> _WHAT TO PRODUCE_: Which lines in the records below mention the word "arrow"? Copy each one out.

Document images with source code
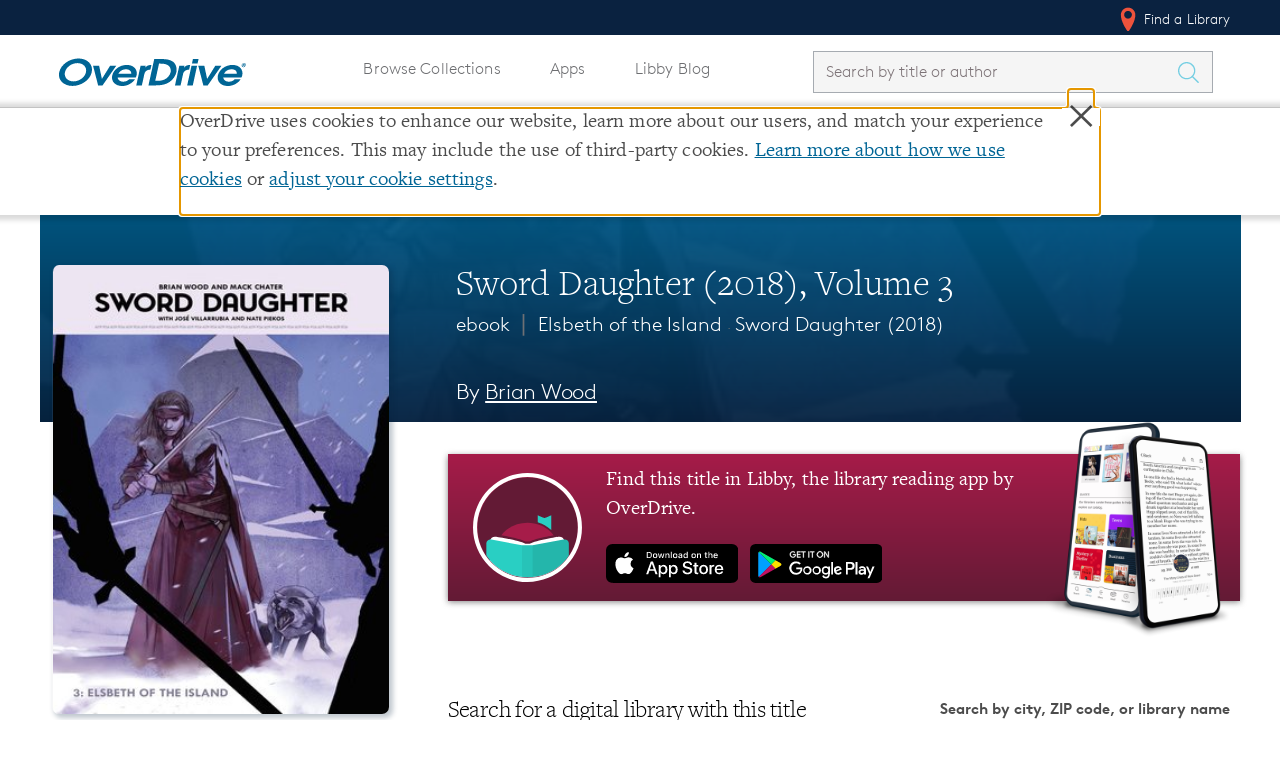

--- FILE ---
content_type: image/svg+xml
request_url: https://www.overdrive.com/Content/img/icons/svg/Icon-arrow.svg
body_size: 236
content:
<svg xmlns="http://www.w3.org/2000/svg" width="15" height="8.576" viewBox="0 0 15 8.576">
  <path id="Icon_ionic-ios-arrow-back" data-name="Icon ionic-ios-arrow-back" d="M13.836,13.692l5.676-5.671a1.072,1.072,0,0,0-1.518-1.514l-6.43,6.426a1.07,1.07,0,0,0-.031,1.478l6.457,6.47a1.072,1.072,0,0,0,1.518-1.514Z" transform="translate(-6.194 19.826) rotate(-90)" fill="#fff"/>
</svg>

> _FINAL ANSWER_:
request_url: https://www.overdrive.com/Content/img/icons/svg/Icon-arrow.svg
  <path id="Icon_ionic-ios-arrow-back" data-name="Icon ionic-ios-arrow-back" d="M13.836,13.692l5.676-5.671a1.072,1.072,0,0,0-1.518-1.514l-6.43,6.426a1.07,1.07,0,0,0-.031,1.478l6.457,6.47a1.072,1.072,0,0,0,1.518-1.514Z" transform="translate(-6.194 19.826) rotate(-90)" fill="#fff"/>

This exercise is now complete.